+++ Items
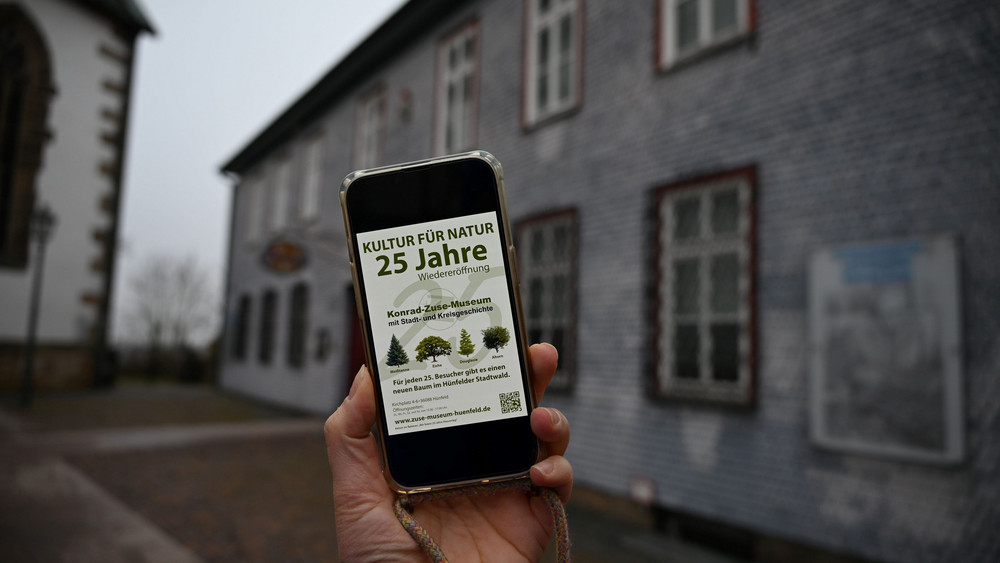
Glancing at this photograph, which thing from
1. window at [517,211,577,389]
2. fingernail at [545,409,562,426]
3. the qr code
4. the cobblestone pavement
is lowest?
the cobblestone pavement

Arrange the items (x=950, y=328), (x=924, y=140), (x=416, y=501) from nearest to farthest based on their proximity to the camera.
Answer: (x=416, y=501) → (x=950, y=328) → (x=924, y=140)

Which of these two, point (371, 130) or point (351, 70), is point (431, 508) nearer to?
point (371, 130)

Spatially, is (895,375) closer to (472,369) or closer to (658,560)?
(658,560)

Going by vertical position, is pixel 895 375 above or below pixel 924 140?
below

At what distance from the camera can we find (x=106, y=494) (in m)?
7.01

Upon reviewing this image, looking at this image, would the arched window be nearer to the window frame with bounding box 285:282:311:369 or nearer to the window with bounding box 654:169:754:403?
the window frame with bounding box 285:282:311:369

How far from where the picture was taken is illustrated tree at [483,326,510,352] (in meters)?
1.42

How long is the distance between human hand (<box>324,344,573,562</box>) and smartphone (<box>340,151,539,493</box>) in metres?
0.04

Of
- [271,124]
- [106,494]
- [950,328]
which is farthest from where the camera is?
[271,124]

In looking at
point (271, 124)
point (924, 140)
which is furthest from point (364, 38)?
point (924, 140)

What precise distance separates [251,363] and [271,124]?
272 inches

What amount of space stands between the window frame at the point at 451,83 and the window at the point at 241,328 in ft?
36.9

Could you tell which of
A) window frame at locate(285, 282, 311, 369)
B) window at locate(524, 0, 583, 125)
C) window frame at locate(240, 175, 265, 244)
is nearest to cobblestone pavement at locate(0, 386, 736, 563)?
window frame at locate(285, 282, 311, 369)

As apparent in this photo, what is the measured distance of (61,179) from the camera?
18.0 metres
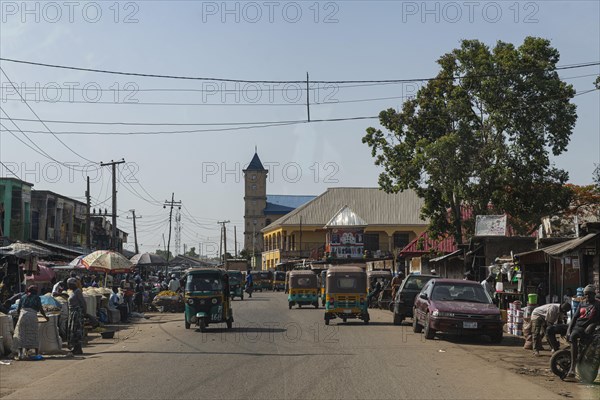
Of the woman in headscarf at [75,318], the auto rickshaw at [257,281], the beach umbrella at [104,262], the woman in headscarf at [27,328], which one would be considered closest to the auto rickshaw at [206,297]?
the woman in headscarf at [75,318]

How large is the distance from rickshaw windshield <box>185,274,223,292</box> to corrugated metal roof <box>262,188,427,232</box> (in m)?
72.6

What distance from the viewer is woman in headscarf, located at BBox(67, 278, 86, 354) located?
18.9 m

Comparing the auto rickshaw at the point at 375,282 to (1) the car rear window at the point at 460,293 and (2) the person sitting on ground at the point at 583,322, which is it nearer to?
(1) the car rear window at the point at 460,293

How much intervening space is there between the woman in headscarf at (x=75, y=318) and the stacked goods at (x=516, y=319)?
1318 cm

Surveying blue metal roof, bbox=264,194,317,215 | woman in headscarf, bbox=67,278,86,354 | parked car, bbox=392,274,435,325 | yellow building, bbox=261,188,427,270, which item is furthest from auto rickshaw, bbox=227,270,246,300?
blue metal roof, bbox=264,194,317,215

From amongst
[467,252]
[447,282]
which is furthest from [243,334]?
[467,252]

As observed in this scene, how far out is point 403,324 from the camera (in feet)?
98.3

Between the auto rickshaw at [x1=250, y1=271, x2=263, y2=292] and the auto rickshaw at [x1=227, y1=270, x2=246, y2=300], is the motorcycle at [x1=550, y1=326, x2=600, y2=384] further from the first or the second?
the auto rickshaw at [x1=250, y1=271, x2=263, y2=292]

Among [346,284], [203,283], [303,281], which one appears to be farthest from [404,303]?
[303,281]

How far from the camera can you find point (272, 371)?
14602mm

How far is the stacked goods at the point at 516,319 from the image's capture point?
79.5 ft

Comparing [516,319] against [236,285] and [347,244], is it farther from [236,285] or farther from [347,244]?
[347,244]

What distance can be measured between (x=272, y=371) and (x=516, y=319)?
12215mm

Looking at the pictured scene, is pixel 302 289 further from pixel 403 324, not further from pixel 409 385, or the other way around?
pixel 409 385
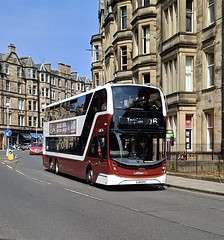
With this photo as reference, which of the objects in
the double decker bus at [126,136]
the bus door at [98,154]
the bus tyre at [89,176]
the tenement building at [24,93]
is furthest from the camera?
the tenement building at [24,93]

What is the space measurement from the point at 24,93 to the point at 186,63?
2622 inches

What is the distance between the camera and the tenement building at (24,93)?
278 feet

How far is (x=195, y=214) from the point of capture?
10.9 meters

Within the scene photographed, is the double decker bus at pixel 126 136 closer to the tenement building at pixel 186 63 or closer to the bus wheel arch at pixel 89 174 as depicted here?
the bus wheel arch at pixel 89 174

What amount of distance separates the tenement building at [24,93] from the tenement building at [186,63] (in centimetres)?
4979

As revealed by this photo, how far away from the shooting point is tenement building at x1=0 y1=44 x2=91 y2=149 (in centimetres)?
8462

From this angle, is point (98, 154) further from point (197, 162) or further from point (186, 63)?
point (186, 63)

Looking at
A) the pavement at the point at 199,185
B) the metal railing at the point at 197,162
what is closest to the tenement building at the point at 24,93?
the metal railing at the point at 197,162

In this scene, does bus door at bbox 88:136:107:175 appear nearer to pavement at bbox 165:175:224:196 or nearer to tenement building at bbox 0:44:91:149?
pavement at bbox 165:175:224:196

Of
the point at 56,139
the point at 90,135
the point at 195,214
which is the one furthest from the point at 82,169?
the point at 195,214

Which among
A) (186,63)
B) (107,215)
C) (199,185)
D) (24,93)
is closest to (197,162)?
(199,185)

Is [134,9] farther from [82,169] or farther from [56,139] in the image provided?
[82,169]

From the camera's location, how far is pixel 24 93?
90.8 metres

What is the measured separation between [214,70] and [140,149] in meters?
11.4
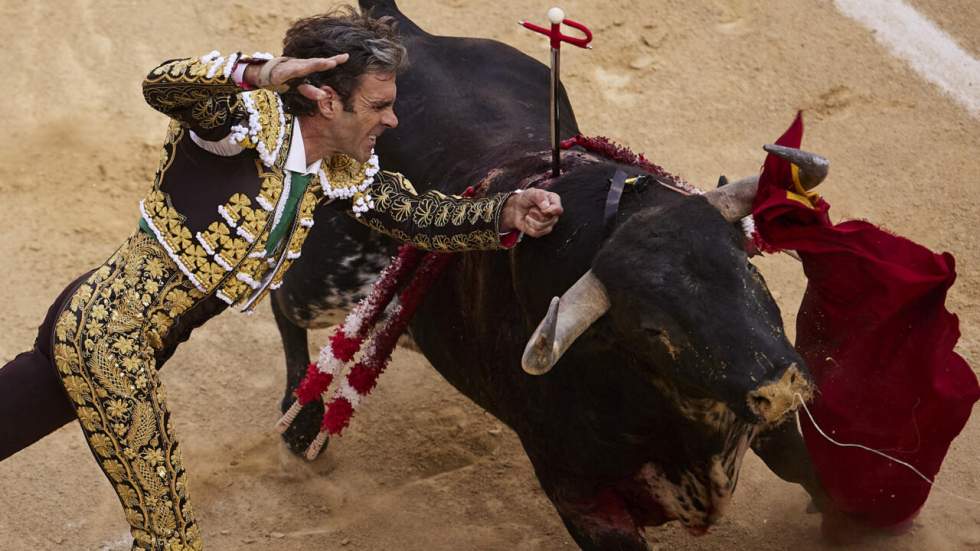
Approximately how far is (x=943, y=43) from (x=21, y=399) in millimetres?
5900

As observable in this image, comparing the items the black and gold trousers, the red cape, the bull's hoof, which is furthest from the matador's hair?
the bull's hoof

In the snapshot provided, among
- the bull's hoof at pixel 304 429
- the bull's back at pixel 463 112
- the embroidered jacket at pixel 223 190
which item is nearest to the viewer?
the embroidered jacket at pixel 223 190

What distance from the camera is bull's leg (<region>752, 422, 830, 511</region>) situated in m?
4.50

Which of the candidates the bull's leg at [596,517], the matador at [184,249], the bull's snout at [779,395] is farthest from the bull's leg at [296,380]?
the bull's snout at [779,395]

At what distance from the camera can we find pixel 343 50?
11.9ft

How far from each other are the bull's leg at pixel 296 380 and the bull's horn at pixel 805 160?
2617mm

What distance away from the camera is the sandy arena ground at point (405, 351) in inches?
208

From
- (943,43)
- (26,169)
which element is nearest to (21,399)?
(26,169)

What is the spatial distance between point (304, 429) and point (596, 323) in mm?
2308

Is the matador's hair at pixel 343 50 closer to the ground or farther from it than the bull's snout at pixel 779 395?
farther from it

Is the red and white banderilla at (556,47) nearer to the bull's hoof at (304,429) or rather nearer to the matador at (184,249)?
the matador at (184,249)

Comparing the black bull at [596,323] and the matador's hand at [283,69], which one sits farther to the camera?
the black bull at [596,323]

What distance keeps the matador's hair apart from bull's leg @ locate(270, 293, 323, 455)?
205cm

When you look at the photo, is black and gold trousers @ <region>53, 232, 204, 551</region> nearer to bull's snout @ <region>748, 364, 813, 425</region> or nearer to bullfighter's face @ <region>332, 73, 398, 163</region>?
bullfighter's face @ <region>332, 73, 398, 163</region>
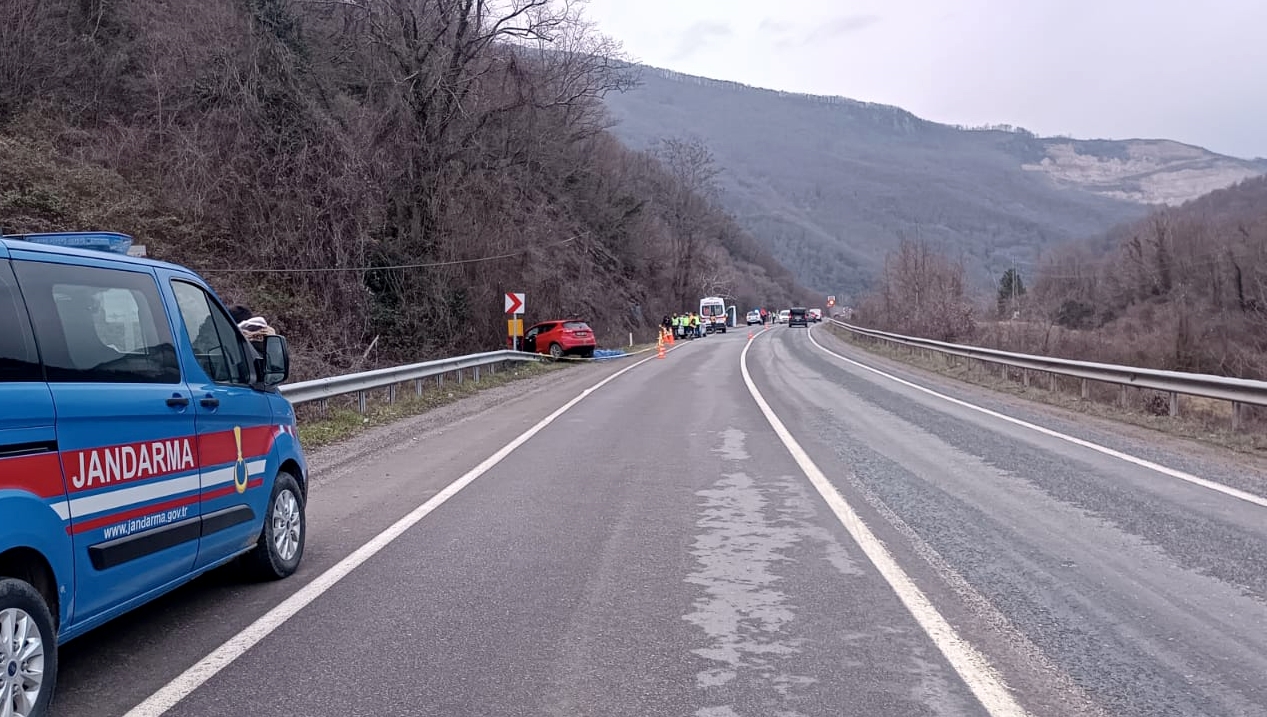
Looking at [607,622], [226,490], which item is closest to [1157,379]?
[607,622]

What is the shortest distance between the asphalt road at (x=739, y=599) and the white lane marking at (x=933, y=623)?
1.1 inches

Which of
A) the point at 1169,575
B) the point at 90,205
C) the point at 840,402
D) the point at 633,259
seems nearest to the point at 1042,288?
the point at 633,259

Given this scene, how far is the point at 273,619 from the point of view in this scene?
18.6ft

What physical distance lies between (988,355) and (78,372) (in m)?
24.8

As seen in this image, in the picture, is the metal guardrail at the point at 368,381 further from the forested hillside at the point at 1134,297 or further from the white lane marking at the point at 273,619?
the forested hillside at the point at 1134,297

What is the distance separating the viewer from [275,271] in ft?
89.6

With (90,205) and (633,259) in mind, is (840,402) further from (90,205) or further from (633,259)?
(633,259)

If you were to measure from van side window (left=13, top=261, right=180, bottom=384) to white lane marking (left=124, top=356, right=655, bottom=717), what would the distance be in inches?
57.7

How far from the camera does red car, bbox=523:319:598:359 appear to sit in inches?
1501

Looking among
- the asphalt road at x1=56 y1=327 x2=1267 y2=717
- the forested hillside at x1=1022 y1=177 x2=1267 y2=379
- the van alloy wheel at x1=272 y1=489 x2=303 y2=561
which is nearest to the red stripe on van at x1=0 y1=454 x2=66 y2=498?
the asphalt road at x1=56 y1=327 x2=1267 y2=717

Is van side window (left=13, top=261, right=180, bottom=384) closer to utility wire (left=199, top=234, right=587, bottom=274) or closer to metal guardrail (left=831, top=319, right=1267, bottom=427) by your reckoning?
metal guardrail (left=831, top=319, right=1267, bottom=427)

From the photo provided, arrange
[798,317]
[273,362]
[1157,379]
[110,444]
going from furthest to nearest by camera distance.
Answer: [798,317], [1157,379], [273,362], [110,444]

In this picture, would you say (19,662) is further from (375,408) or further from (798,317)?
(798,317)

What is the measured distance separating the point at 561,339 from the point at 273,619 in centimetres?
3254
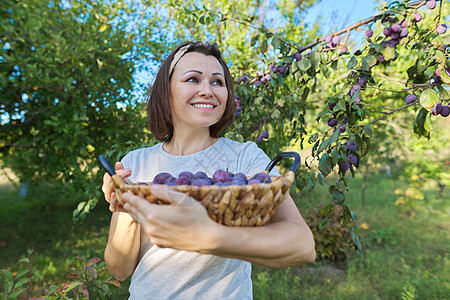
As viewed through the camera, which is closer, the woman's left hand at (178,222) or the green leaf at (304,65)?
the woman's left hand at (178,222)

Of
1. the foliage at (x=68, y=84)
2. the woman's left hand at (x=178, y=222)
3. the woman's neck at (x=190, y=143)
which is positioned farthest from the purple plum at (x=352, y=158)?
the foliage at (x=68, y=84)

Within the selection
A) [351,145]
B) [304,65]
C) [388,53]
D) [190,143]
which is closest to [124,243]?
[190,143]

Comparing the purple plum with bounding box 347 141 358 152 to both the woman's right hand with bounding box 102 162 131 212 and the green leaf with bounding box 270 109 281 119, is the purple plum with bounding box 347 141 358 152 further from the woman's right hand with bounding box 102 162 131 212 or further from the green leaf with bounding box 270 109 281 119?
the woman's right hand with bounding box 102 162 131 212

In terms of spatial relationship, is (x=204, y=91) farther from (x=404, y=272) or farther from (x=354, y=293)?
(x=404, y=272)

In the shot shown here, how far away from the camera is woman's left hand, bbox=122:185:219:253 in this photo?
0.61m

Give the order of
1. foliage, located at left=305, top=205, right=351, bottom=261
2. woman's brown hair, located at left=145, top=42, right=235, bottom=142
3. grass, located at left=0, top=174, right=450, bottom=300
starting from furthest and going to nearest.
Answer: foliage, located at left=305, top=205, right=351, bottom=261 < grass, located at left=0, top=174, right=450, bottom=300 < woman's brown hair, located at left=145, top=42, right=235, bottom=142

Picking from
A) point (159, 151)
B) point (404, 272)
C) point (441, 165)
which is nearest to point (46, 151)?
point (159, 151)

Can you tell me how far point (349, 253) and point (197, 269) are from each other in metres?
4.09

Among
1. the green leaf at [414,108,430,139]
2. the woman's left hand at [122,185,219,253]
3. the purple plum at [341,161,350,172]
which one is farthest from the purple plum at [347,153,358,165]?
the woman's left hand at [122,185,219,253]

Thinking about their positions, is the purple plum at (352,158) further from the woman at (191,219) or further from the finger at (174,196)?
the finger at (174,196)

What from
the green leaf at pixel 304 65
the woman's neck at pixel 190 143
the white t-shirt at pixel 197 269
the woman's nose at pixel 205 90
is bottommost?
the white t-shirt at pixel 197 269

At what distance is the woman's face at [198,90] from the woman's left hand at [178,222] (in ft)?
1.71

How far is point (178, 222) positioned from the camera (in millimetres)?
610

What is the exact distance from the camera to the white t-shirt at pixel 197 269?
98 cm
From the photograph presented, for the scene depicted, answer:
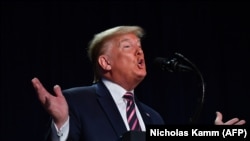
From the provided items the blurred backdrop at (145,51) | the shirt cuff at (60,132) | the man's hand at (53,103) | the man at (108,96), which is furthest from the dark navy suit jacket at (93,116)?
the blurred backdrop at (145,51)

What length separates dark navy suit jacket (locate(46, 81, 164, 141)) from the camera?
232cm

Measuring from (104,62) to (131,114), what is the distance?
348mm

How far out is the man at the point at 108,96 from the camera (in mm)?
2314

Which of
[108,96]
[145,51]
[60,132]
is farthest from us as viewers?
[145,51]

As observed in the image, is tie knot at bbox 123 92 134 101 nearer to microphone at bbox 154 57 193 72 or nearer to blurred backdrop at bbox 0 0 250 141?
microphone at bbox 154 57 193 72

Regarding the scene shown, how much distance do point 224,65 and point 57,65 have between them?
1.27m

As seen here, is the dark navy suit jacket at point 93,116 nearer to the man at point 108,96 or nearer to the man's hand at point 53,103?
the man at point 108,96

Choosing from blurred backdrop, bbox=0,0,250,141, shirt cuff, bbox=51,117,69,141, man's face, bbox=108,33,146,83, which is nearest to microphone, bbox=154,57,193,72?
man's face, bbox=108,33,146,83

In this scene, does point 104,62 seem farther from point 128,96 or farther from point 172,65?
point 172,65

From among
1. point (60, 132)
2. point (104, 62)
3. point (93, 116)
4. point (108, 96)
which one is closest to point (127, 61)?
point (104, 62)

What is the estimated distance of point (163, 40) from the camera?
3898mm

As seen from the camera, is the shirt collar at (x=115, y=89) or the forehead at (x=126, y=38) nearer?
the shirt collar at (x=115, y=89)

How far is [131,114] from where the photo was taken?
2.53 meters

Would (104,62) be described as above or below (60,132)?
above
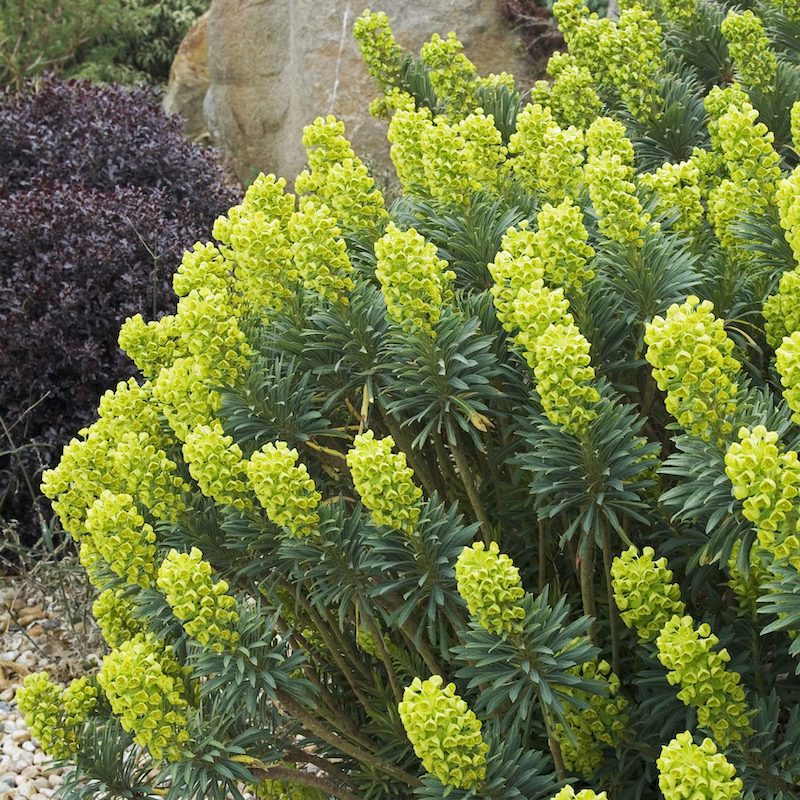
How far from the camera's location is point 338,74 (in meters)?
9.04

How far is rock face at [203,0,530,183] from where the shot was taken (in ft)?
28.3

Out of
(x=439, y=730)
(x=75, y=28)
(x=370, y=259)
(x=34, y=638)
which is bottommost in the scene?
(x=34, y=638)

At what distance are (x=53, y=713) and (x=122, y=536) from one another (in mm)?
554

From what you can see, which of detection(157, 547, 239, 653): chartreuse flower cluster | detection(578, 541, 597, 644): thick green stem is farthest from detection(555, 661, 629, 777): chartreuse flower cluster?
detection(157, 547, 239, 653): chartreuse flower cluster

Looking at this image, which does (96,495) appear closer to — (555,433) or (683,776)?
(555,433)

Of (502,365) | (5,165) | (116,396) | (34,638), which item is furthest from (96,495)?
++++++
• Directions for this task
Repeat exactly the lines from the line containing "At what distance are" through the end of the listing above; both boundary lines are part of the output.

• The result
At what distance are (x=53, y=713) and (x=122, y=536) from one another (in mm)?
554

From what you can see, which of detection(157, 547, 239, 653): chartreuse flower cluster | detection(578, 541, 597, 644): thick green stem is farthest from detection(555, 661, 629, 777): chartreuse flower cluster?
detection(157, 547, 239, 653): chartreuse flower cluster

Looking at this image, which does (96,495) appear closer to — (555,433) or (683,776)?
(555,433)

Of (502,365) | (5,165) | (116,396) | (34,638), which item is furthest from (96,495)?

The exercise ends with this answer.